Retour des ancêtres Maka’a : l’Allemagne tourne une page coloniale douloureuse

Une délégation camerounaise, regroupant des représentants des communautés Maka’a, des universitaires et plusieurs maires, séjourne actuellement en Allemagne. Leur mission : finaliser la restitution des restes d’ancêtres Maka’a, emportés pendant la colonisation allemande (1884-1916) et conservés dans des musées allemands.

Un geste historique pour clore un chapitre douloureux

La restitution des restes humains des ancêtres Maka’a, principalement des têtes et ossements de dignitaires et guerriers, marque un tournant dans les relations entre l’Allemagne et le Cameroun. Ces reliques, conservées à l’Université de Fribourg-en-Brisgau et dans d’autres institutions allemandes, étaient destinées à des études anthropologiques controversées menées à l’époque coloniale.

Le 16 juillet 2026, une cérémonie officielle a été organisée en Allemagne pour lever symboliquement ces dépouilles avant leur rapatriement. Cette étape, qualifiée de « levée de corps », symbolise la reconnaissance des crimes coloniaux et la volonté de réparation. Une fois de retour au Cameroun, ces restes recevront une sépulture conforme aux traditions Maka’a, mettant fin à des décennies de souffrance et de deuil inachevé.

Une mobilisation communautaire et diplomatique

Pour les chefs traditionnels Maka’a, comme Sa Majesté Bertrand Effoudou, la restitution de ces ancêtres est bien plus qu’un acte symbolique : c’est une nécessité spirituelle. L’absence de sépulture pour ces aïeux est vécue comme une « malédiction » empêchant la communauté de tourner la page. Leur retour permettra enfin de respecter les rites funéraires et de restaurer l’équilibre ancestral.

Les négociations, menées conjointement par les autorités camerounaises et l’Ambassade d’Allemagne à Yaoundé, ont abouti après des années de plaidoyer. Les représentants Maka’a ont travaillé en étroite collaboration avec les ministères camerounais pour organiser le rapatriement, tandis que des experts allemands ont vérifié l’authenticité des restes avant leur remise.

Des milliers d’artefacts et de restes humains encore en attente

Cette restitution s’inscrit dans un mouvement plus large de réparation des crimes coloniaux.

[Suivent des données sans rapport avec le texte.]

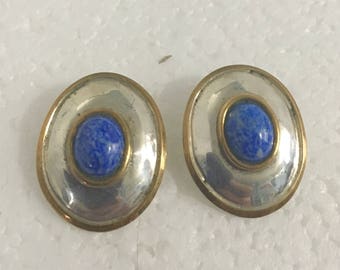 Sterling silver oval stud earrings with brass accents and lapis stones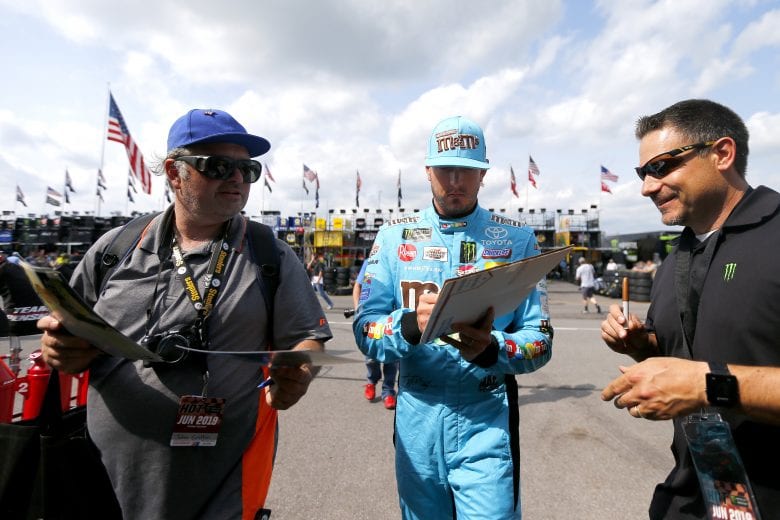 LONG POND, PENNSYLVANIA - MAY 31: Kyle Busch, driver of the #18 M&M's Hazelnut Toyota, signs an autograph during practice for the Monster Energy NASCAR Cup Series Pocono 400 at Pocono Raceway on May 31, 2019 in Long Pond, Pennsylvania. (Photo by Jonathan Ferrey/Getty Images) | Getty Images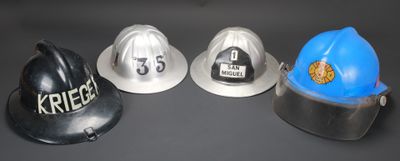 trois casques de pompier posés les uns à côté des autres sur une table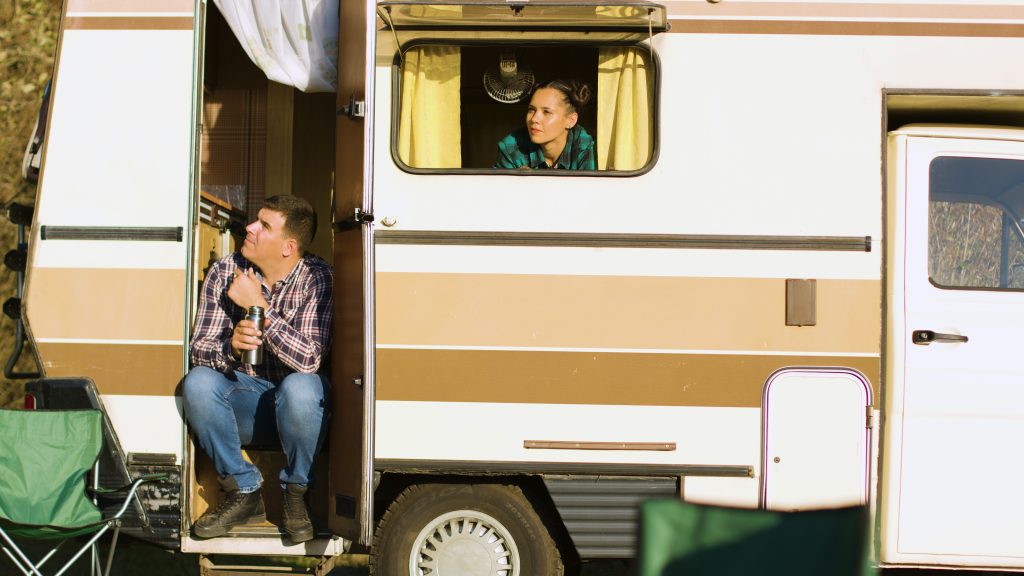 Couple looking out door and window in RV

Selon les rapports de l’Université de Dschang et de l’Université technique de Berlin, l’Allemagne détient encore plus de 40 000 artefacts culturels pillés au Cameroun, ainsi que 300 restes humains formellement identifiés. Ces biens, dispersés dans des musées et collections privées, attendent leur retour pour être restitués à leurs communautés d’origine.

Les communautés Maka’a, soutenues par des associations de la société civile camerounaise, continuent de militer pour la restitution de l’ensemble de ces biens, afin de rétablir la justice et de préserver leur patrimoine culturel.

Vers une réconciliation mémorielle

Cette restitution envoie un signal fort en Afrique et dans le monde : celui d’une Allemagne prête à assumer son passé colonial et à réparer les torts causés. Pour le Cameroun, c’est une victoire pour les communautés autochtones, qui voient enfin leurs revendications prises au sérieux.

Alors que la délégation camerounaise prépare le retour des ancêtres Maka’a, cette initiative ouvre la voie à d’autres restitutions, renforçant les liens entre les deux pays et offrant une lueur d’espoir pour les générations futures.